PeiZong Lee received a B.S. degree in mathematics from National Taiwan University in 1979, an M.S. degree in computer and decision sciences from National Tsing Hua University, Taiwan, in 1984, and a Ph.D. degree in computer science from the Courant Institute of Mathematical Sciences, New York University, in 1989. Between 1984 and 1986, he was a research engineer at the Institute of Information Industry, Taiwan, where he participated in an artificial intelligence project. He joined with the Institute of Information Science, Academia Sinica in 1989, currently, he is a Research Fellow.
His research interests are in parallel algorithm design, compilers for scientific applications, and digital signal processing. He now also participates in a numerical wind tunnel project, in which he and other colleagues have to conquer researches for unstructured mesh generation, Euler equation and Navier-Stokes equation solvers, visualization, and the challenge of using MPI on a workstation cluster to accelerate the irregular computation.

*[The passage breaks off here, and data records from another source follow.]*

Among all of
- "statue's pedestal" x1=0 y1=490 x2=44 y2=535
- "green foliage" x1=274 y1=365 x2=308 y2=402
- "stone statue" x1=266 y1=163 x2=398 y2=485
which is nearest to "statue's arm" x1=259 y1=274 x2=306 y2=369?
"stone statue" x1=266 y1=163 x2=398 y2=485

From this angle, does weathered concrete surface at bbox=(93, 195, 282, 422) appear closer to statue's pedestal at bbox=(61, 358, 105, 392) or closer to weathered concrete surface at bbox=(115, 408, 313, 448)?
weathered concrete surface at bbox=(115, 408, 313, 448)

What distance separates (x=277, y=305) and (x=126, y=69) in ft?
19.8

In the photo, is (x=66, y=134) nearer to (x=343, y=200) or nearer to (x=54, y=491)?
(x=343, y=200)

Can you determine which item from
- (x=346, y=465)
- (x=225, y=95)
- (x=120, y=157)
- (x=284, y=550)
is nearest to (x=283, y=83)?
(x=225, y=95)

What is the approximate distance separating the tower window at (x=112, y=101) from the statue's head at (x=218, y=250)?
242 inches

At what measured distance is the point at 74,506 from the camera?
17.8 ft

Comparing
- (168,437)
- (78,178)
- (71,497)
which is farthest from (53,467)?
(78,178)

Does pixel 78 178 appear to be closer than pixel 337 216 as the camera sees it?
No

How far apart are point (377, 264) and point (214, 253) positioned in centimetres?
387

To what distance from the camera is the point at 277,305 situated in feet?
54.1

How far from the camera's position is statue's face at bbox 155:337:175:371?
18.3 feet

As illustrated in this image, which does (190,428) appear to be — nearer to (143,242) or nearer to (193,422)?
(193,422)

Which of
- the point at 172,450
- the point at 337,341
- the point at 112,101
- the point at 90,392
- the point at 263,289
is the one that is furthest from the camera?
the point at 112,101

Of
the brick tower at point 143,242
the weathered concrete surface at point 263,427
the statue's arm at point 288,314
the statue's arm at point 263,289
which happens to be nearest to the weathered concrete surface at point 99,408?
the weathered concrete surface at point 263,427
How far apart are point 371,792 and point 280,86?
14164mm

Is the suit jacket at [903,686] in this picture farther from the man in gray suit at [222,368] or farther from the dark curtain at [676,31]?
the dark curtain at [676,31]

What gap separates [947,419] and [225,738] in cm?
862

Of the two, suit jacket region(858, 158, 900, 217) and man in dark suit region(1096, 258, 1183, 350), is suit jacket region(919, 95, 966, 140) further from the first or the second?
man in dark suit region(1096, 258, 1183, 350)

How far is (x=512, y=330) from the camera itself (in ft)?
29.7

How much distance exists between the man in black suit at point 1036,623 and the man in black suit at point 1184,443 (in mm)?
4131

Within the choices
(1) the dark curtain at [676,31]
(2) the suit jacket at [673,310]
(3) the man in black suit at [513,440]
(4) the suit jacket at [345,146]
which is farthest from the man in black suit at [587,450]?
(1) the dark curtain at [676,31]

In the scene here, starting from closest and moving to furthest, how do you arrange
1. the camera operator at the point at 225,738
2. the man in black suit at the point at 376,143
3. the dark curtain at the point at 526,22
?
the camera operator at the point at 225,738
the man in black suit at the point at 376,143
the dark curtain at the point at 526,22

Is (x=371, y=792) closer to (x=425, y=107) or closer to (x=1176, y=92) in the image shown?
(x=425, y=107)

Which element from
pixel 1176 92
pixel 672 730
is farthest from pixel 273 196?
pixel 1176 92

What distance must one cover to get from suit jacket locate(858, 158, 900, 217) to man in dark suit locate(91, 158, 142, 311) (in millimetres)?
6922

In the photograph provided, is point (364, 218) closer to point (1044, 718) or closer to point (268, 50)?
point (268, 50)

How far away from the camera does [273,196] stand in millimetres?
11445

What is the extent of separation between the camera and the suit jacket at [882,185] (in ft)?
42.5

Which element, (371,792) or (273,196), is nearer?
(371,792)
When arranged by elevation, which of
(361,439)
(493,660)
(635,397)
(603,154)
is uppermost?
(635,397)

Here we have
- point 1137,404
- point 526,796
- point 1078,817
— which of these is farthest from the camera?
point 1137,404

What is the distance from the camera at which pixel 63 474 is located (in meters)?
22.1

He has five major contributions for compiler research: First, for constant data-dependence applications, he found necessary and sufficient conditions for mapping nested For-Loop algorithms into systolic arrays. Second, for data dependences known at compiling time, he proposed a dynamic programming algorithm to arrange data distribution for each data array on distributed memory parallel computers. Third, also for applications whose data dependences known at compiling time, he further ranked dominant data arrays whose migration would be the most expensive, so he could proposed algorithms to decompose data and computation on distributed memory parallel computers simultaneously. Fourth, he and other colleagues integrated inspector-executor techniques to handle compiler and run-time support for irregular programs, whose data dependences not known at compiling time but only known until at run-time. Fifth, since automatic compilation for irregular applications is still an open problem, for a large class of applications based on unstructured meshes, whose data array indices are other array elements, therefore, data dependences are not known at compiling time, he has proposed a paradigm for designing parallel CFD programs based on domain decomposition techniques.